I'll see about installing it on one of my servers at home soon.
gave a webinar on this on Wednesday. The Webinar has been planned for some time. I actually recorded it on Monday and then we have to make the decision to do it live.
Based on what I have read in the CentOS blog, It seems that the only real change I can see to the process is the dropping of minor point releases but there will still be major point releases. Now if they moving from major release to the next as painless as updates I might consider it but I have other issues with CentOS as a desktop.
@geniusmusing You're right. Reading the blog post, it sounds like #CentOS Stream isn't a buggy beta distro after all, but instead, it moves CentOS to be slightly ahead of #RHEL (because of the continuous delivery part).
I don't imagine that CStream is going to have modern versions of included software very much ahead of RHEL's major version bumps. (I go back to that often, because I've always need a 3rd party software repo, due to the advanced age of the versions included in RHEL & CentOS repos. The software is often so old that the upstream project no longer supports it.)

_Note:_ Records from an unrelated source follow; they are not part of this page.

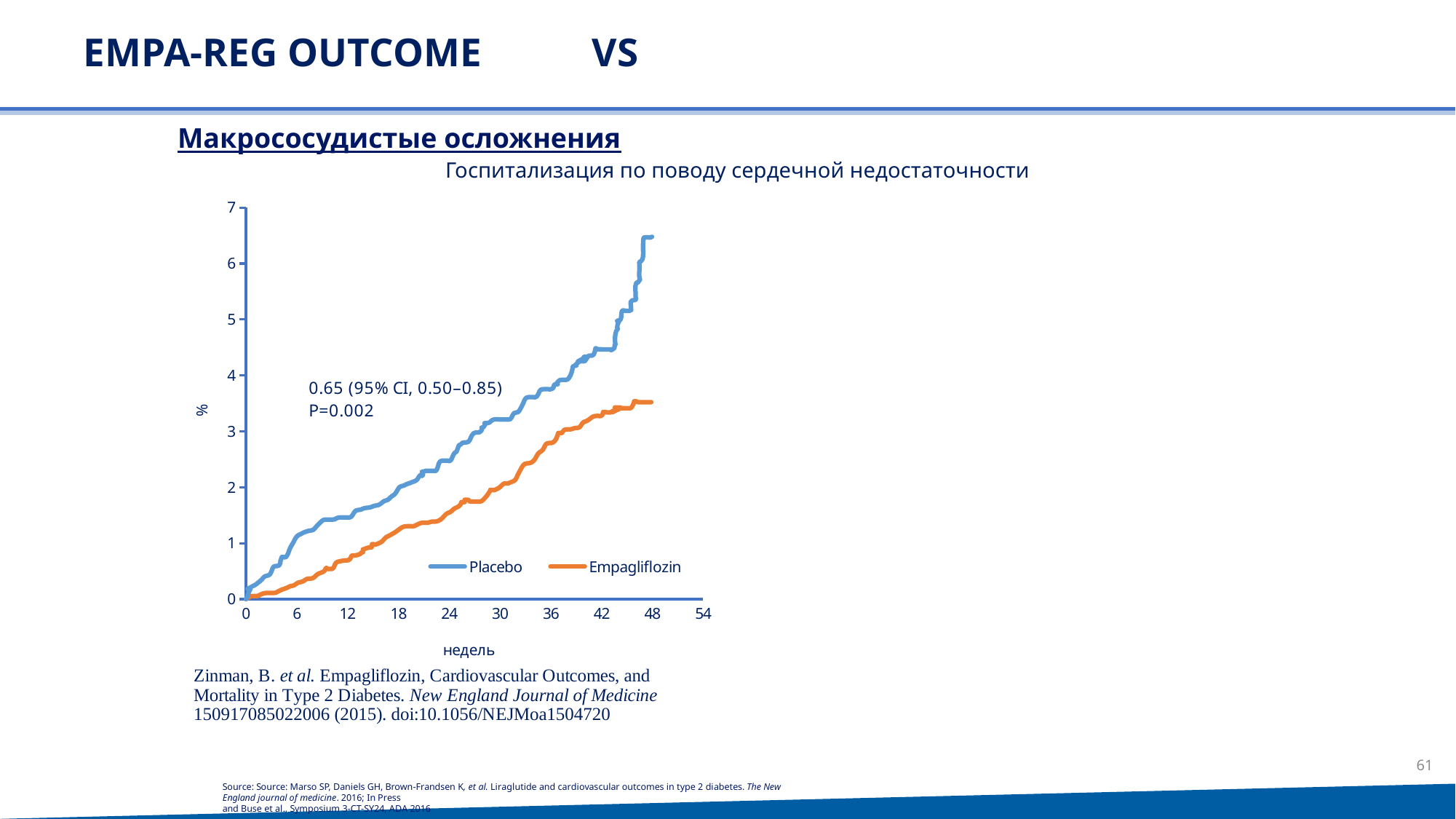
How many series does the legend of the chart list? 2 What kind of chart is shown on the slide? line chart Is the value for Empagliflozin at week 48 greater or less than 4? less What P value is printed on the chart? P=0.002 Is the value for Placebo at week 48 greater or less than 6? greater Is the value for Placebo at week 24 greater or less than 2? greater Which two series are listed in the chart legend? Placebo and Empagliflozin What is the title of the chart? Госпитализация по поводу сердечной недостаточности Which series has the higher value at week 48, Placebo or Empagliflozin? Placebo Do the values for Placebo rise or fall as the weeks increase along the x axis? rise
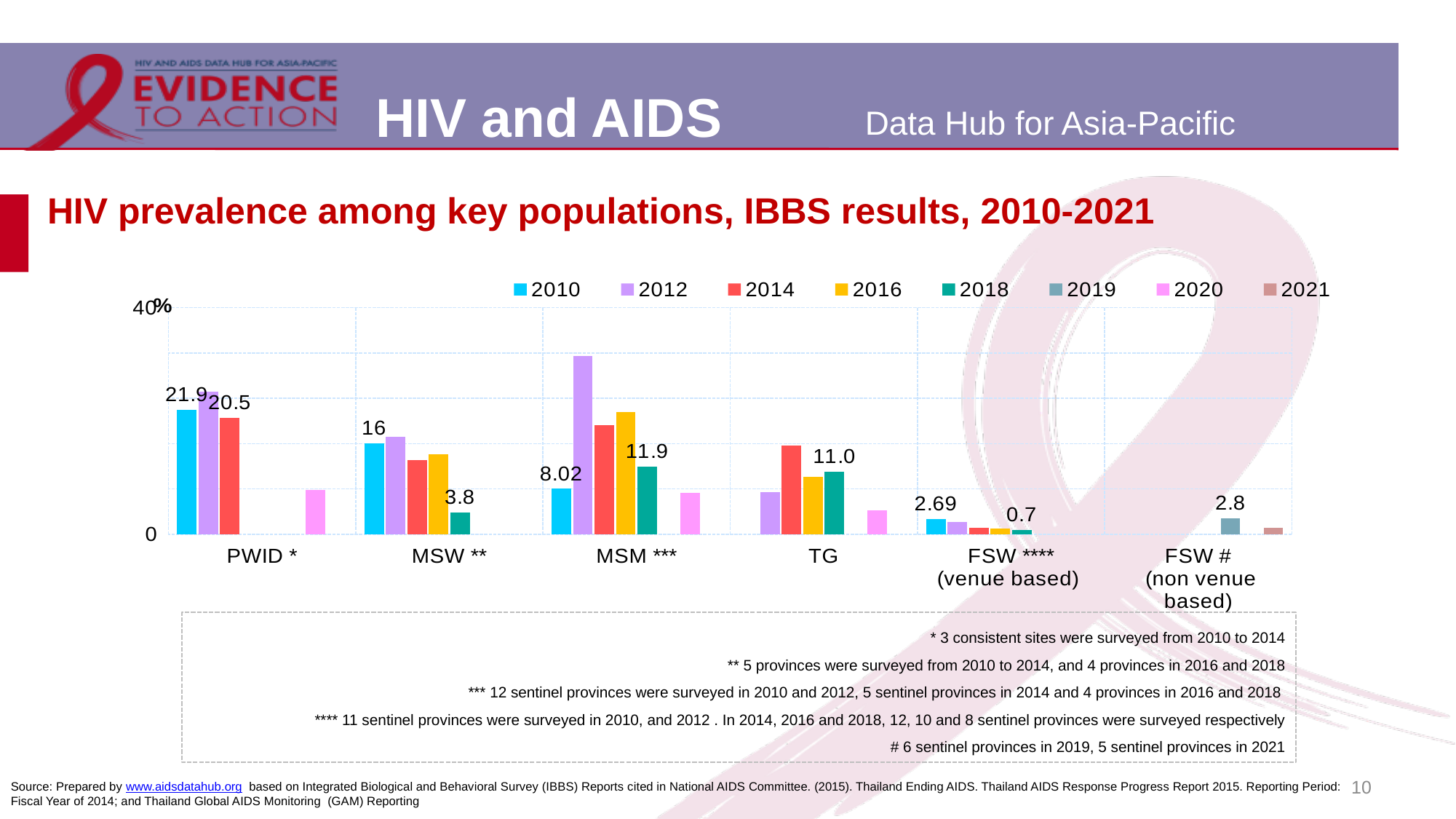
Which is larger, the HIV prevalence among MSM in 2010 or in 2018? 2018 How many series does the legend list? 8 What is the HIV prevalence among FSW (non venue based) in 2019? 2.8 How many key population categories are shown on the x axis? 6 What is the HIV prevalence among PWID in 2010? 21.9 Which key population has the tallest bar in the chart? MSM *** By how much did HIV prevalence among MSW fall from 2010 to 2018? 12.2 What is the HIV prevalence among MSW in 2010? 16 What is the HIV prevalence among MSW in 2018? 3.8 What is the HIV prevalence among MSM in 2010? 8.02 What kind of chart is shown on the slide? bar chart What is the HIV prevalence among TG in 2018? 11.0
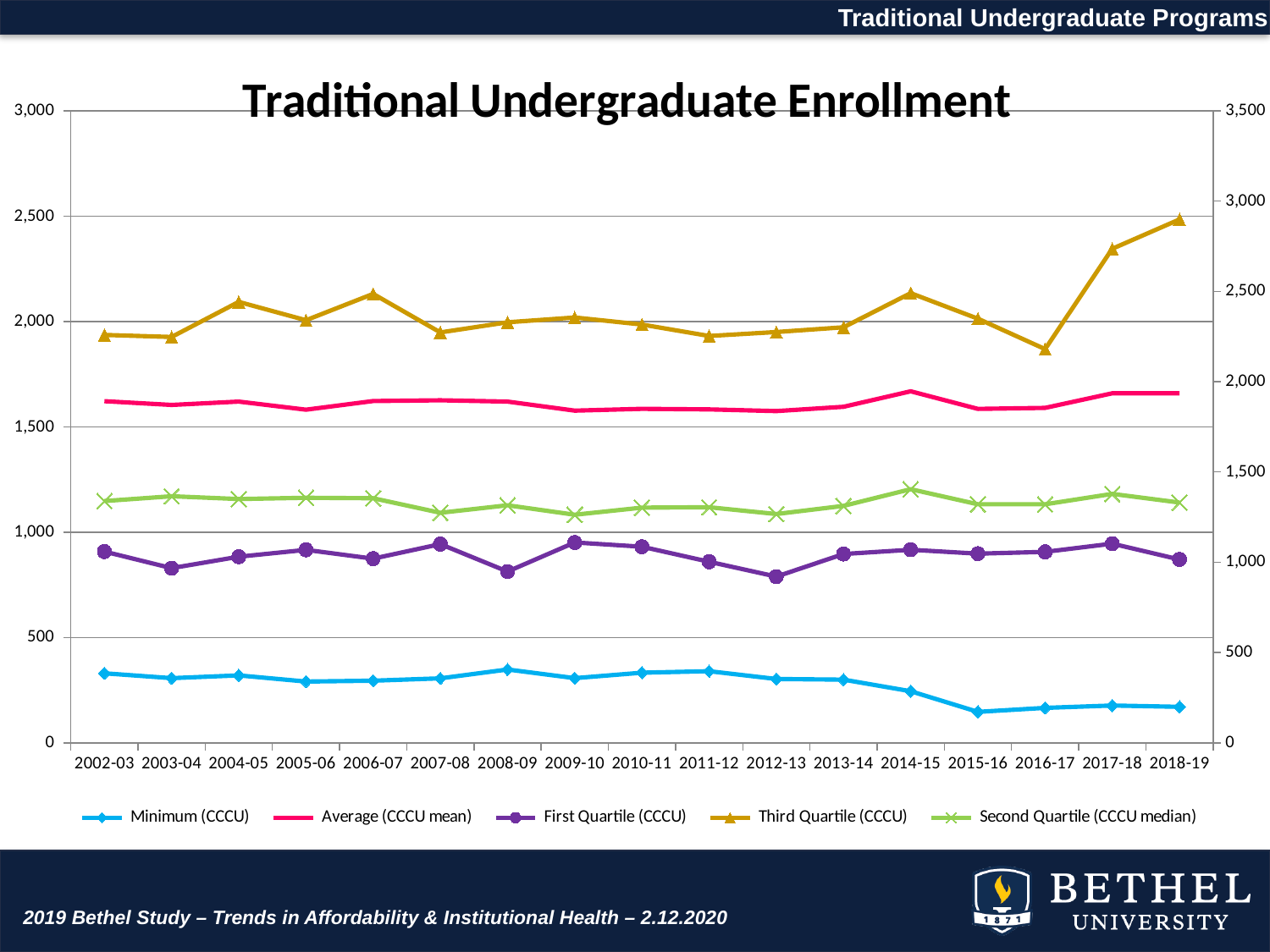
How many academic years are shown along the x axis? 17 What is the title of the chart? Traditional Undergraduate Enrollment In which year does the Third Quartile (CCCU) line reach its highest point? 2018-19 Does the Minimum (CCCU) line rise or fall from 2014-15 to 2015-16? Fall In which year does the Minimum (CCCU) line reach its lowest point? 2015-16 Which series is plotted lowest across all years? Minimum (CCCU) Does the Third Quartile (CCCU) line rise or fall from 2016-17 to 2018-19? Rise What kind of chart is shown on the slide? Line chart Is the value for Minimum (CCCU) in 2018-19 greater or less than 500? less Which series is plotted highest across all years? Third Quartile (CCCU) Is the value for Third Quartile (CCCU) in 2018-19 greater or less than 2,000? greater How many series does the legend list? 5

@lnxw48a1 @musicman @guizzy Well I installed it as a "work station" and the first thing I do is update and then check on the Firefox version. It comes with the LTS version 78.3.0 The current release of FF LTS is 78.5.0 released on 2020-11-17. So almost a month post release it has yet to be updated in the repo. On the plus side I have been able to mount my server shares with just a click and login info, but they do not stay on reboot.
Other things of note: No Thunderbird or Chromium Developer tools have finally decided on the best IDE, gedit or IDLE3 are you choices with VIM and Emacs being relegated to the "Utilities" category and there are no games... maybe I will just stick to Fedora.